La realidad es que durante la época romántica, la ciencia y la técnica avanzaron de una forma asombrosa y transformaron radicalmente la sociedad y la vida de Europa. El hecho es que la historia no avanza mediante grupos de ideologías contrarias que se enfrentan limpiamente entre sí, siempre los mismos: clásicos y románticos, revolucionarios y conservadores, güelfos y gibelinos, o como queramos llamarlos. La historia avanza por medio de eso que Arthur Koestler llamó «holones», es decir, niveles emergentes sucesivos, de modo que lo que en una época se opone como dicotomía, en la época siguiente pasa a formar parte de un mismo «holón». La lucha que los ilustrados llevaron a cabo contra la religión y la superstición tenía pleno sentido en su momento, pero a mediados del siglo XIX la realidad de Europa era completamente distinta a la de mediados del XVIII. La del siglo XVIII era una sociedad semifeudal de aristócratas y campesinos, la de mediados del XIX una de burgueses enriquecidos y masas de proletarios que se hacinaban en suburbios y trabajaban en fábricas.

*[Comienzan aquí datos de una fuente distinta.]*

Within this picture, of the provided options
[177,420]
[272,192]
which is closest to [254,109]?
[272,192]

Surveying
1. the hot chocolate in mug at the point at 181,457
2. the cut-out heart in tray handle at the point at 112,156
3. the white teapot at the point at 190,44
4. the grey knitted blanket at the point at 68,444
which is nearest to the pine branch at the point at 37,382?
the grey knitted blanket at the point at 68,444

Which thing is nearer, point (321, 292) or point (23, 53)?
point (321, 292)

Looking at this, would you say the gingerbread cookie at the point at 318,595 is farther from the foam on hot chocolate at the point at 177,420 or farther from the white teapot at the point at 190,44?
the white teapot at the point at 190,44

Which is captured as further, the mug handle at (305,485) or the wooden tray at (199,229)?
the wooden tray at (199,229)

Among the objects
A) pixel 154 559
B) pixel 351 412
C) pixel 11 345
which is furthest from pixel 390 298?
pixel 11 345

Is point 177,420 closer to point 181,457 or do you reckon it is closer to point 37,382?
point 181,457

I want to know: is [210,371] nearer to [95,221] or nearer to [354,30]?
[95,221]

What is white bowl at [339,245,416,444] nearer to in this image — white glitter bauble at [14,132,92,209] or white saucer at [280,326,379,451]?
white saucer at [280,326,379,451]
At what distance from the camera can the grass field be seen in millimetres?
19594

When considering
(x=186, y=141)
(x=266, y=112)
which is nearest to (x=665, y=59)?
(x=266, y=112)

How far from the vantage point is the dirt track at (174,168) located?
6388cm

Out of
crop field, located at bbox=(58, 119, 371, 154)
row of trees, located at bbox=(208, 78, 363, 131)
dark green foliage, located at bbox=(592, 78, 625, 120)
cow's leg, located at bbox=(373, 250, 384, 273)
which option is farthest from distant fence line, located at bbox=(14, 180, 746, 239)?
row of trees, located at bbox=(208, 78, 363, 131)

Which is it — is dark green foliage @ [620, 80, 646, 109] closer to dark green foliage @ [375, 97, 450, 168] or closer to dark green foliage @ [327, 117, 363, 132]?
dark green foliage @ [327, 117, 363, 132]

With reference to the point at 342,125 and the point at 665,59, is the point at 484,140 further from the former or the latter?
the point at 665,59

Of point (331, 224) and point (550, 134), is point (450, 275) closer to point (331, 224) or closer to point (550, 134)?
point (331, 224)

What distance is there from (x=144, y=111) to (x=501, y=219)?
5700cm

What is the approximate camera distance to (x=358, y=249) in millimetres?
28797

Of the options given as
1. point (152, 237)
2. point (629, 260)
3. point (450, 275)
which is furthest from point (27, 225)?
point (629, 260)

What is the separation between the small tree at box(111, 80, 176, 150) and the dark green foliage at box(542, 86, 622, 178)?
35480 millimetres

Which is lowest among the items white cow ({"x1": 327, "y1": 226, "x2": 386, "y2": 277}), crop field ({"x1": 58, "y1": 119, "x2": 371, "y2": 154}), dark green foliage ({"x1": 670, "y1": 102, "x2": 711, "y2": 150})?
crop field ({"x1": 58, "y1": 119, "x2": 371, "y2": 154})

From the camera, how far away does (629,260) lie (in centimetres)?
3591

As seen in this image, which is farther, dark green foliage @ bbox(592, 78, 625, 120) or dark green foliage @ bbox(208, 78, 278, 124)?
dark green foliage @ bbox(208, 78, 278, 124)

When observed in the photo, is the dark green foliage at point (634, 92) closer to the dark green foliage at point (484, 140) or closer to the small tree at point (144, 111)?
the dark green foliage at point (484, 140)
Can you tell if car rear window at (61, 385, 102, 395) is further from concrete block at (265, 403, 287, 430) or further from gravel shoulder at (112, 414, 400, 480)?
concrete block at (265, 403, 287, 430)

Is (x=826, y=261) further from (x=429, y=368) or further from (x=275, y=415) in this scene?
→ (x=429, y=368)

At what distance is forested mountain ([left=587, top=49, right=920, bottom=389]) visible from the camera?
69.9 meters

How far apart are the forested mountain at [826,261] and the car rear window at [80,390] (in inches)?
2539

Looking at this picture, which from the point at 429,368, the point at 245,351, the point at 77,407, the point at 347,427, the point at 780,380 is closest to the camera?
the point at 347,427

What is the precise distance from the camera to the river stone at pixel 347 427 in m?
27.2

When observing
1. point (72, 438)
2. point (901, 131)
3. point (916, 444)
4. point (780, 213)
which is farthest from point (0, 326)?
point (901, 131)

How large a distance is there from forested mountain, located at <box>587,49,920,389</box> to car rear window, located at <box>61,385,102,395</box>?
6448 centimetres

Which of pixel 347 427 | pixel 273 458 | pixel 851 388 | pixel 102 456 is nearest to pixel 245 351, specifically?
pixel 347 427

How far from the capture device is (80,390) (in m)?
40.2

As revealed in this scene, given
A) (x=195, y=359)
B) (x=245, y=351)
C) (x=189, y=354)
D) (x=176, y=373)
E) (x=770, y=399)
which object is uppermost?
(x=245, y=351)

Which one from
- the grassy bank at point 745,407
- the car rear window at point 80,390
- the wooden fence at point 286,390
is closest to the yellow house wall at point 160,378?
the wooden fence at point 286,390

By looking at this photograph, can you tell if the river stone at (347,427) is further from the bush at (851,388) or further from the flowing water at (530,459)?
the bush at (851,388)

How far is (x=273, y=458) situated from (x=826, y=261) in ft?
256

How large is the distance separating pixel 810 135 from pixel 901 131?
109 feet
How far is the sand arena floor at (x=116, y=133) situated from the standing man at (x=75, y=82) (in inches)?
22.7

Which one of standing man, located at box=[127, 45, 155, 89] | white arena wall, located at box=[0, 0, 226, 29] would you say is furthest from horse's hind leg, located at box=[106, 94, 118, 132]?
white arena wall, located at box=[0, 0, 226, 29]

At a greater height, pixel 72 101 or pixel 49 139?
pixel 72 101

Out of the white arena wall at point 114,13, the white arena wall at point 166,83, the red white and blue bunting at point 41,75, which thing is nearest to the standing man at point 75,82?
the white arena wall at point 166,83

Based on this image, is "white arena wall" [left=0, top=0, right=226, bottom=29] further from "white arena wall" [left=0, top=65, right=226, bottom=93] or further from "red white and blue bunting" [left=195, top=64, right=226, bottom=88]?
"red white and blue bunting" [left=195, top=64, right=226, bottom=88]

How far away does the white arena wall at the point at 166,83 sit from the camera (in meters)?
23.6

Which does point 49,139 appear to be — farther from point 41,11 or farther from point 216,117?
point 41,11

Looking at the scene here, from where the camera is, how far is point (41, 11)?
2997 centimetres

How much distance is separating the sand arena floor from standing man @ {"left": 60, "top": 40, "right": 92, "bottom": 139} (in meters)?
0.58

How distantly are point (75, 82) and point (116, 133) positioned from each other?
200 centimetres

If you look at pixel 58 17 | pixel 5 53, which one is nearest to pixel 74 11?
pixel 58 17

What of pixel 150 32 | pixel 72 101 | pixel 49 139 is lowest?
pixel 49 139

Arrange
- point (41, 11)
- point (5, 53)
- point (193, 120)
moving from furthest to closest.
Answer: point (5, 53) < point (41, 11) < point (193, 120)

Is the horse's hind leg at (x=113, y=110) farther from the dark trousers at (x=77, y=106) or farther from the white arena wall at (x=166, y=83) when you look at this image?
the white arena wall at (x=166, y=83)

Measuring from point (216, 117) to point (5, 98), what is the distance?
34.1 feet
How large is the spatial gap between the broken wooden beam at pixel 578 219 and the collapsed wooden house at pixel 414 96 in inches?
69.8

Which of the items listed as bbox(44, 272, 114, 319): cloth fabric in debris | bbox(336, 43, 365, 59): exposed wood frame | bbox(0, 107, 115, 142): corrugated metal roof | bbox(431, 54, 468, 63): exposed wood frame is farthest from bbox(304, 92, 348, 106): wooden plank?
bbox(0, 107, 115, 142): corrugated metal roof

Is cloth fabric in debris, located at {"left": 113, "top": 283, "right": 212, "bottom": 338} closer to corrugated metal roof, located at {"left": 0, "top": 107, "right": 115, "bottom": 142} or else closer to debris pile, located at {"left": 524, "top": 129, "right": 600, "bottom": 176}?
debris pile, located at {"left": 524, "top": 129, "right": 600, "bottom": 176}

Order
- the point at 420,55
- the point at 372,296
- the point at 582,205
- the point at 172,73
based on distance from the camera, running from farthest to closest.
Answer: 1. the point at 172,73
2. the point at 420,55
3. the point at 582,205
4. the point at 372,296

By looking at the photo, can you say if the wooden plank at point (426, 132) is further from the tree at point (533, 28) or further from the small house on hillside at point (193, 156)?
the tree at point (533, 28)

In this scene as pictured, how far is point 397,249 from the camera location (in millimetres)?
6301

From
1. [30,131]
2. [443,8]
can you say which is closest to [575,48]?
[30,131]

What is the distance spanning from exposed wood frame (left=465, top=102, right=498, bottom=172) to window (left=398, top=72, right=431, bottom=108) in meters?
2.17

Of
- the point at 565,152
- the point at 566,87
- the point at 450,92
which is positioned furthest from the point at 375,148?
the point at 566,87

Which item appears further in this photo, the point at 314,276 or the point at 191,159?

La idealización un tanto abstracta de la ciencia, de las «luces», de la «razón» y de lo «útil» que llevaron a cabo los ilustrados no tendría el menor sentido, por ejemplo, en la Inglaterra de Charles Dickens, una sociedad absolutamente mercantilizada, totalmente materialista y embarcada en un proceso de mecanización no sólo del trabajo, sino también de los propios seres humanos.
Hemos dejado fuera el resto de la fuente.